*** Opening of Provided passage ***

Sunday, 13 December 2015

The Star Wars Prequels In My Head

Ever since The Phantom Menace came out in 1999, and shortly before that caused some people *cough cough* to lose interest in Star Wars altogether, fans have taken it upon themselves to articulate not only what was wrong about the prequels, but how they could have done 'em better. With Episode VII due shortly in theatres, I felt I might as well use this venue to dish out what has been lingering in the recesses of my mind for 16 years.

I understand what George Lucas' intentions were with The Phantom Menace. The "story" of Qui-Gon and Obi-Wan and Amidala and Anakin is not the actual "story." The real "story" is Chancellor Palpatine's rise to power. Unfortunately, in getting there the movie makes a few key mistakes that both violate the canon established in the original trilogy and just bored audiences to tears. Therefore, my Episode I: The Phantom Empire (because if I get to name it, it will be after an amazing old movie serial) would begin with a text crawl explaining how dozens of star systems have begun to split away from the venerable Galactic Republic, upsetting a thousand years of peace and stability. Not content to simply break away from the Republic, the Separatists have begun blockading influential planets to compel them to join the Separatists under threat of invasion. Now the Separatist forces have blockaded the planet of Queen Amidala and Senator Palpatine, leading the Jedi to send their most honoured member - Master Yoda - with his apprentice Obi-Wan Kenobi to broker a peace.

*** Close of Provided passage ***

Quote everything from "Sunday, 13 December" down to "for 16 years." in the Star Wars prequels post, copying it word for word.

*** Opening of Data below ***

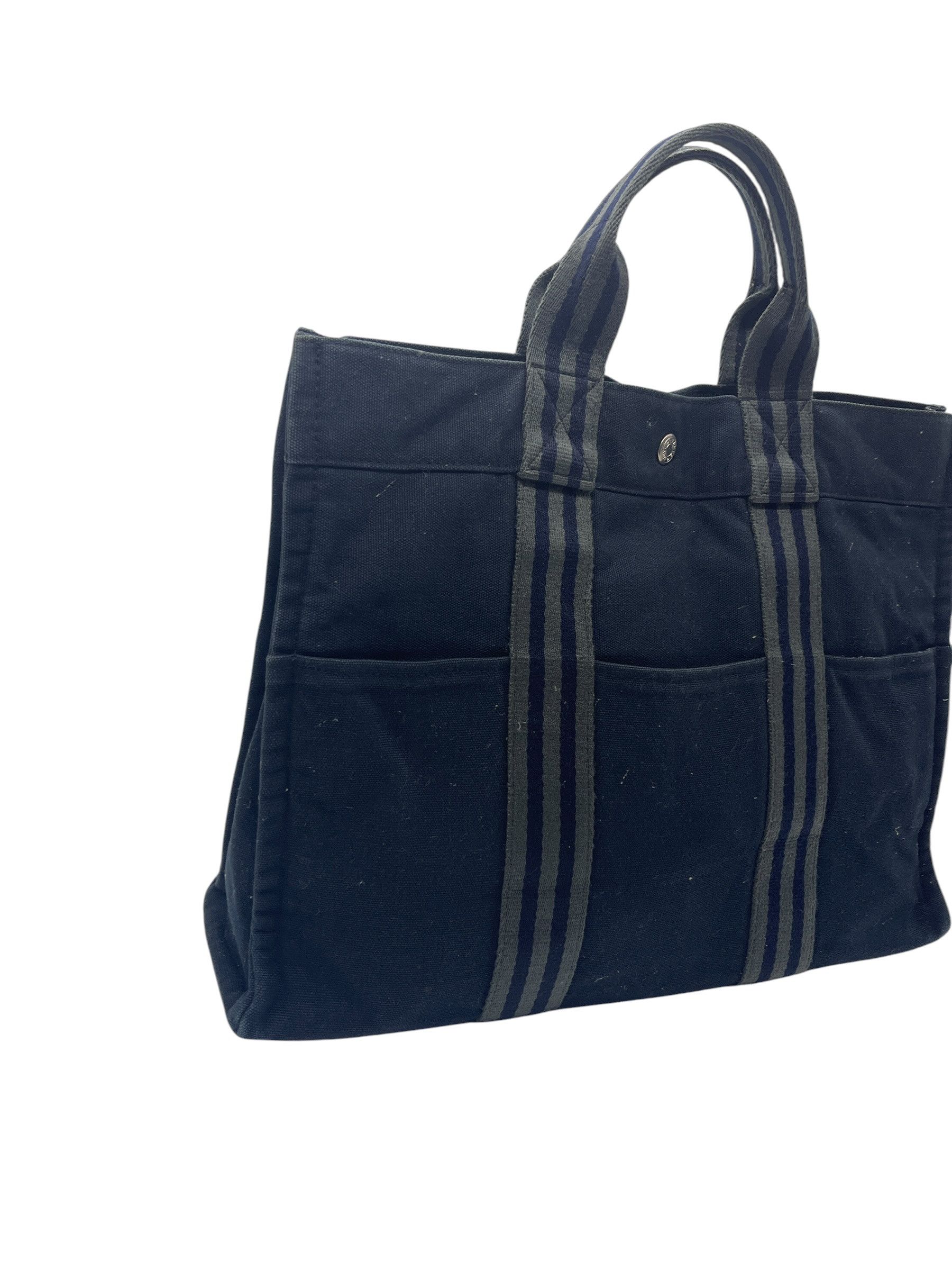 Hermes Vintage Hermès Herline MM Tote Canvas Striped Handles France Size ONE SIZE - 3 Thumbnail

*** Close of Data below ***

▸ **Task answer**:
Sunday, 13 December 2015

The Star Wars Prequels In My Head

Ever since The Phantom Menace came out in 1999, and shortly before that caused some people *cough cough* to lose interest in Star Wars altogether, fans have taken it upon themselves to articulate not only what was wrong about the prequels, but how they could have done 'em better. With Episode VII due shortly in theatres, I felt I might as well use this venue to dish out what has been lingering in the recesses of my mind for 16 years.